Su cara muestra tal desconcierto que a punto estoy de creerlo cuando me responde. Pero no. No se puede creer a quien miente tan bien.
–No sé de qué mensaje me hablas.
–¡Venga, Fernando! Me enviaste un mensaje diciéndome que comiéramos juntos. Por eso me presenté allí de esa guisa. Me hice ilusiones y me encontré… ¿No os podíais permitir un hotel? Bah, qué más da. ¿Desde cuándo no me amas?
–Ya te he dicho que aún te quiero. Pero Helena, yo no soy tan cruel. Debes creerme. Yo jamás te hubiese mandado un mensaje para que vieses con tus propios ojos… también fue violento para Celeste…
–Oh, ¡pobrecita ella! –claro, no quería que fuera violento para Celeste, su dulce y comprensiva Celeste.
–Yo no te envié ningún mensaje. Yo quería hablar contigo. Te quiero.
–Querer y amar no es lo mismo.
–De veras, lo siento, eres una gran mujer. Sé que ahora te duele, pero el tiempo…
Le miro mientras me habla y veo su aspecto demacrado. Pero no siento pena, sino más rabia. No quiero que nadie esté conmigo por compasión o, peor, porque me considere “una buena persona”. Antes de que pronuncie esa temida expresión, decido que es mejor cortarle. Incluso yo me sorprendo de mi tono de voz calmado.
–Vete. No puedo verte.
–Eres una mujer especial…
–Vete.
–Helena…
–Si alguna vez me amaste de verdad, deja de decir cosas que no me sirven.

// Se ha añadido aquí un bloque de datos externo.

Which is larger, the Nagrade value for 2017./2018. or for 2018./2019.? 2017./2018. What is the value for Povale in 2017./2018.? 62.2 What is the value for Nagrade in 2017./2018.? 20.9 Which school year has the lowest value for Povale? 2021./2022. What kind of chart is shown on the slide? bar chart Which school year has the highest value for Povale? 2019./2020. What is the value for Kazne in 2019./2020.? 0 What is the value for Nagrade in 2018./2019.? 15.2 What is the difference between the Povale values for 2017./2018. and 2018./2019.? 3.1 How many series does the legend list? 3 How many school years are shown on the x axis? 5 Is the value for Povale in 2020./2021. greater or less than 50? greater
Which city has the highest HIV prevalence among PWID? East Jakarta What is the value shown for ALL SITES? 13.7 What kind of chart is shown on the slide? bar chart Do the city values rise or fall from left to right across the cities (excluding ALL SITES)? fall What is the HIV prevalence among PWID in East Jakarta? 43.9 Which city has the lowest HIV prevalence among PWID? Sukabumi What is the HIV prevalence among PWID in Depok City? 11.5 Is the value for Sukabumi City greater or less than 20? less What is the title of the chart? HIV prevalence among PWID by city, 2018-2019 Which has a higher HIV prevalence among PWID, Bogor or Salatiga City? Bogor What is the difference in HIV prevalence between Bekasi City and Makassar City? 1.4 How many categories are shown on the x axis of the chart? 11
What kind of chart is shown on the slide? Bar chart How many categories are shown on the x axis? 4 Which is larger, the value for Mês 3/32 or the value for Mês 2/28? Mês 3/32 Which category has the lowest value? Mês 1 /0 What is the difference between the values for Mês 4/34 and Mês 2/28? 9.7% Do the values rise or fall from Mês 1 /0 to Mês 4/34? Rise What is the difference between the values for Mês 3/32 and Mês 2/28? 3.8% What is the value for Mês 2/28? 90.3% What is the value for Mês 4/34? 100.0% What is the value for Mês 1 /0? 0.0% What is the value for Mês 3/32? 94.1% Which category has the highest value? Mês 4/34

Soy tan especial que llevas dos años con otra mujer. ¿Sabes que Carmela pensaba que era Ángel quien tenía una aventura? Menudo favor nos has hecho a tu hermano y a mí.
–¿Qué puedo decir?
–Nada. Ni siquiera sé porque estoy hablando contigo –le digo levantando la voz.
–¿Quieres que me marche?
–Quiero que te vayas de la casa y de mi vida. ¡Ya!
–¿Y las niñas?
–¿Ahora piensas en ellas?
–Nos has tenido muy preocupados a todos.
–Seguro que a ti también.
–Sí, Helena. A mí también. Tenemos que hablar de muchas cosas.
–Te llamaré cuando pueda hacerlo. Al fin y al cabo, ambos tenemos nociones distintas del paso del tiempo. Para ti, dos años no son nada, y quince tampoco. Pero ahora solo puedo verte como a un monstruo y siento que eres un cabrón hijo de puta –las palabras brotan solas, sin control, y un dolor continuo corroe mis entrañas–.
–Hablaré contigo cuando te tranquilices –contesta en un tono de voz exasperado.
–No tengo más que hablar. Jamás vuelvas a sentir lástima por mí. ¡Jamás!
Se pone de pie y se dispone a salir de la habitación, no sin que antes yo sienta que él también tiene lágrimas en el rostro. Nada más abandonar él la habitación, Carmela entra y se sienta junto a mí, acariciando mi cabello como si yo fuese una niña pequeña. Apenas consigo articular las palabras.
–¿Cuántas horas llevo así Carmela? ¿Cuánto tiempo me han visto mis niñas en este estado?
–¿Horas?–me dice ella llorando al mismo tiempo que yo–. Llevas dos días en este estado.